Buyers Mull Upfront

After a record $8.27 billion was committed to the 2002-03 schedule in last week’s broadcast TV prime-time upfront, media buyers are asking how and why it happened. And they’re hoping for a measure of payback by year’s end.

The final tally was a whopping 20 percent—or $1.4 billion—more than last year. Buyers attributed this to several factors.

Advertiser ad budgets were up about 3 percent, adding about $200 million to the upfront marketplace. What’s more, an additional $400 million spent in the scatter market this year was moved back into the upfront for next season. And the networks sold more this year: about 7 percent more than last year, adding $500 million more to the total marketplace.

With so much already sold, however, most networks have only 15 to 17 percent of their commercial time left to sell for the 2002-03 season.

“The networks right now are all sold out for next season.

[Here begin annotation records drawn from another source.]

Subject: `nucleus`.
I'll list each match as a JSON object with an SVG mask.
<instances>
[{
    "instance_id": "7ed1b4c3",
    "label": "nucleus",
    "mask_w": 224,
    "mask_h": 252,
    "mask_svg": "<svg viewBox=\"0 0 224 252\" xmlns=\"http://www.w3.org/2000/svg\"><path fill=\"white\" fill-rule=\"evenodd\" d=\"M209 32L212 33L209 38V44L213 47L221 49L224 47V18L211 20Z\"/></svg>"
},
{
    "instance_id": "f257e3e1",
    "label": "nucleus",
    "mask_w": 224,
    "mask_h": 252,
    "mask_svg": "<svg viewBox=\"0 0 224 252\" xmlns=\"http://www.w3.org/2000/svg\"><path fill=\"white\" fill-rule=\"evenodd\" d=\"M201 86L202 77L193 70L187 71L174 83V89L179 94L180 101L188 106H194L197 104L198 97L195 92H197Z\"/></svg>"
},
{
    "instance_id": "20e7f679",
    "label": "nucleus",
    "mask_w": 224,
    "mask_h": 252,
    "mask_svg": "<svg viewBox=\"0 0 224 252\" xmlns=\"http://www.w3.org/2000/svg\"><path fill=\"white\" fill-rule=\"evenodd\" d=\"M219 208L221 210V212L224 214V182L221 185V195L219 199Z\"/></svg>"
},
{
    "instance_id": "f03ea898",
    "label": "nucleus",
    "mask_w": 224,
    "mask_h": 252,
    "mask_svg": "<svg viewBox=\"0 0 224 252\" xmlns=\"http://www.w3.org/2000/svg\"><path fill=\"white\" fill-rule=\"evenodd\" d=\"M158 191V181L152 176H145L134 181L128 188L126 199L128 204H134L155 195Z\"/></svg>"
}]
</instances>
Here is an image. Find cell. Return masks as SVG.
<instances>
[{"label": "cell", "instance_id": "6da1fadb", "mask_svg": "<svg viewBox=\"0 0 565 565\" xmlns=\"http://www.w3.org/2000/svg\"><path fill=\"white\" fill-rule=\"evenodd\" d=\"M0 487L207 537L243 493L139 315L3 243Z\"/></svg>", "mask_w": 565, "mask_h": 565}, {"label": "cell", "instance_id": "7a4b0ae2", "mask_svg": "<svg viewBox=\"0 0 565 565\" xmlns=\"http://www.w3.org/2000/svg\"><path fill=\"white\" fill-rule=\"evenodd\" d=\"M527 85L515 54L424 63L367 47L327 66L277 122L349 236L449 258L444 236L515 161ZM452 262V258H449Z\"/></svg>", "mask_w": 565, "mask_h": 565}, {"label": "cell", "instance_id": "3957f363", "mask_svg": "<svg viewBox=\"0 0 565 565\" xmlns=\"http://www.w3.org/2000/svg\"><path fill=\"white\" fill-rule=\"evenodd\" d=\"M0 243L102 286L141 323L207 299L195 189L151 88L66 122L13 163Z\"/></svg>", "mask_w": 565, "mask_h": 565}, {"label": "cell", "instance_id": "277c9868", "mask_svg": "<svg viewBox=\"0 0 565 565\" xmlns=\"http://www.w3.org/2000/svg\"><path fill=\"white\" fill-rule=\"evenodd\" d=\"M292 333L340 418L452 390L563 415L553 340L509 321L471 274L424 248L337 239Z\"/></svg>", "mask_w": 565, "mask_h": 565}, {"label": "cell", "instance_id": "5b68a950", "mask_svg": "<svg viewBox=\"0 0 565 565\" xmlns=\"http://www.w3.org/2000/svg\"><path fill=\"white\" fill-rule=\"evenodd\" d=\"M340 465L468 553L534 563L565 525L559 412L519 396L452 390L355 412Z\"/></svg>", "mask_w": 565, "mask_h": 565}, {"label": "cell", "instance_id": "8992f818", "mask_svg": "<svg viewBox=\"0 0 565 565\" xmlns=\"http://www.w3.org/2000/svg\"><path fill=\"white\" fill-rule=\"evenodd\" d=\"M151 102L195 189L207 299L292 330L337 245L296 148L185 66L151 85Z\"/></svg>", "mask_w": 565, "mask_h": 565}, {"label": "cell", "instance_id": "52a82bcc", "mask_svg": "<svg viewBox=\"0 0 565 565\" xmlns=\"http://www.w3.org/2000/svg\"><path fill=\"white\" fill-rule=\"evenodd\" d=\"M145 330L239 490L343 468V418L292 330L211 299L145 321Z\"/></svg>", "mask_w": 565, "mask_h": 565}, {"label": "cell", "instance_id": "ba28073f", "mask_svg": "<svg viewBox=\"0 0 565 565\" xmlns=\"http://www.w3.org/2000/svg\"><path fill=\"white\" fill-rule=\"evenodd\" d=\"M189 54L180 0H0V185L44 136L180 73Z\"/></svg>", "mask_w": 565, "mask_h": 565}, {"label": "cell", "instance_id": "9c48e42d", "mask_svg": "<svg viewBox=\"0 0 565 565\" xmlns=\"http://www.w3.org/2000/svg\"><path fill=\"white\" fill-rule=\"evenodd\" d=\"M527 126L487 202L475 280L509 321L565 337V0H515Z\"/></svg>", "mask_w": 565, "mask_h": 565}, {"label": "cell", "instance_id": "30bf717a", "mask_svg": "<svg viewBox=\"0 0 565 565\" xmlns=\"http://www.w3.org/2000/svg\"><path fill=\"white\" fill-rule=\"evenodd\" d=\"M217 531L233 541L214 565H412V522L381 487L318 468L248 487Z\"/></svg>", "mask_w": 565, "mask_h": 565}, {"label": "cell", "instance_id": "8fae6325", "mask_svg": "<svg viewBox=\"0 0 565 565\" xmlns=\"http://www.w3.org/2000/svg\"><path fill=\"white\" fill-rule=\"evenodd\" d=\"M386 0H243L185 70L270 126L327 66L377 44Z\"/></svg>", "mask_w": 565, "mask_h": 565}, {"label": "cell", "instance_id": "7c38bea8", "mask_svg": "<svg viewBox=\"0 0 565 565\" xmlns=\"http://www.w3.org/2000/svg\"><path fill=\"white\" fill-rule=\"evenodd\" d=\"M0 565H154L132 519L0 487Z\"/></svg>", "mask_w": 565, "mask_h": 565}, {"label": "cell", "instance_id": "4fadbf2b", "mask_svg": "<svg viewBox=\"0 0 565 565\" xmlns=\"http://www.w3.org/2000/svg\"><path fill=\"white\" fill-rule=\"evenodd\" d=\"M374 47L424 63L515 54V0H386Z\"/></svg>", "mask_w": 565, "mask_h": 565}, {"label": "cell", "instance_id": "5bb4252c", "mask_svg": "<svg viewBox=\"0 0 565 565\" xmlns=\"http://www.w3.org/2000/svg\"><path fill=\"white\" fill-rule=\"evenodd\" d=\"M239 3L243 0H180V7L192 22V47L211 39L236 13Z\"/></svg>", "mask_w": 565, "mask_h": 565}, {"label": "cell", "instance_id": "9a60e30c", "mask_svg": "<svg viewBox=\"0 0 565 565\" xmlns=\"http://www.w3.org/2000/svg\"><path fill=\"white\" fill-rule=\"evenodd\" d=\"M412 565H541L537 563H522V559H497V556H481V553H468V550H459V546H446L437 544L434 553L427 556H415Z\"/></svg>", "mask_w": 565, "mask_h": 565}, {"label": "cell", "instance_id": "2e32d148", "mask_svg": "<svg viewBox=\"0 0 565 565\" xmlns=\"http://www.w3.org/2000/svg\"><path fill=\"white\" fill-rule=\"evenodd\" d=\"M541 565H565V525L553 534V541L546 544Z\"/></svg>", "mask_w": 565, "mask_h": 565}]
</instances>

They just don’t realize it yet,” said one network sales executive. “A network projecting 10 percent ratings increases may wind up down 5 percent, and if that happens with only 15 percent inventory left, they could be out of business for the year.”

“All the money committed is not going to be spent. It never is,” said Jon Mandel, co-managing director of Grey Global Group’s Mediacom. “You can count on $300 to $400 million falling out when advertisers have to turn their holds to actual orders.”

The final upfront sales totals for each network are NBC, $2.7 billion; CBS, $1.92 billion; ABC, $1.55 billion; Fox, $1.3 billion; WB, $550 million; and UPN, $250 million.